Well..........I received the new CPO cd this morning and have listened to it (only once so far, I concede!).

The two works I already knew "The Birds of Rhiannon" and "The girl I left behind me" are, of course, both delightful, attractive music and both extremely well-played.

The Symphony No.3 "Ships"Huh I have to say I found it distinctly underwhelming. It grieves me to write this but I must be honest. The work is certainly pleasant, "agreeable" music but there is nothing of the grandeur I expected (given the "theme" of the work). I was looking-and this no doubt is my fault-for something different, something heroic, something which said "I am a powerful 1920s British symphony!"  I did not get that reaction.

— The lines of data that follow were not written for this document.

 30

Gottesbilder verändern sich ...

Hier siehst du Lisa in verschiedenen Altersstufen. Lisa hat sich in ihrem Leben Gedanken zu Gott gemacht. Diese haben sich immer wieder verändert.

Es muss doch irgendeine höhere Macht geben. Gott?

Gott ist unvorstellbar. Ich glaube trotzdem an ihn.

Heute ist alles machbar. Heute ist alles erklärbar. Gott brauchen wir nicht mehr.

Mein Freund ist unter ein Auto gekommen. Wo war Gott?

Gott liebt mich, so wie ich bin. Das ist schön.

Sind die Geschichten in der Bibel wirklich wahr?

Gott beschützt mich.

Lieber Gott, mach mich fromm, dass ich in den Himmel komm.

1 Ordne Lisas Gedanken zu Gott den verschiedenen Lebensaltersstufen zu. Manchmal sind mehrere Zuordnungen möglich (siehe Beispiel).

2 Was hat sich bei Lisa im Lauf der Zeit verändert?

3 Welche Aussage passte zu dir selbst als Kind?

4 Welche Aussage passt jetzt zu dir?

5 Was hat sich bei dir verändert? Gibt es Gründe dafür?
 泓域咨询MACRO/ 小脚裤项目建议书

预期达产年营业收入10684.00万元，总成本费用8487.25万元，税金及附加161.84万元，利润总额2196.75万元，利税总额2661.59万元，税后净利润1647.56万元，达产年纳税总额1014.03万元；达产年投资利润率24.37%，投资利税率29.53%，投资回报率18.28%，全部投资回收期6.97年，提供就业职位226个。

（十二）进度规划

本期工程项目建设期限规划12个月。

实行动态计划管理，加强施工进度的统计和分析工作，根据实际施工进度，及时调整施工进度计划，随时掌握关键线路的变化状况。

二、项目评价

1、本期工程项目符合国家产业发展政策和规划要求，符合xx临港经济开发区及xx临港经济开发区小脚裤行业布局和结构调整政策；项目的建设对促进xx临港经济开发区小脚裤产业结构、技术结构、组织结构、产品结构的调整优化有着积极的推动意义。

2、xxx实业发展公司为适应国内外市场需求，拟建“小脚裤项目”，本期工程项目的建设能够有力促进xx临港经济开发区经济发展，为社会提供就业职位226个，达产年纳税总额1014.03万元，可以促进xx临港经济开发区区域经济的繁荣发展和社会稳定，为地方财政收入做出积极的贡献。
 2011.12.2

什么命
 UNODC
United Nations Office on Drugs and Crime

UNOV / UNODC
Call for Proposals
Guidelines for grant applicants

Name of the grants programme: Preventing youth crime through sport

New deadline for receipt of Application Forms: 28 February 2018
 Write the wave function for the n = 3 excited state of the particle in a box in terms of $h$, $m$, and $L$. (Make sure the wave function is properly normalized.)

There were very few British symphonies from the 1920s and 1930s of real substance. There are the great RVW symphonies, the Bax symphonies-which are all fine works, the early Havergal Brian symphonies (which were never performed of course at that time but we now recognise as immensely powerful works) but apart from those?

Rutland Boughton's 2nd and 3rd (1927 and 1937), George Lloyd's 1st, 2nd and 3rd (1932-1933), Cyril Roothams' 1st and 2nd (1937), Edmund Rubbra's 1st and 2nd (1937, 1939), the solitary symphonies of Gordon Jacob (No.1, 1929), Cecil Armstrong Gibbs (No.1, 1932), Cyril Scott (No.3, 1937) and those two magnificent works by Bliss (Colour Symphony) and Walton's 1st. (Tippett and Stanley Bate both withdrew their early symphonies.)

Does Holbrooke's 3rd claim a place in a list of 1920s British symphonies of real substance? Well......I am not yet convinced. The work may grow on me.....but it did not "grab" my attention on first hearing.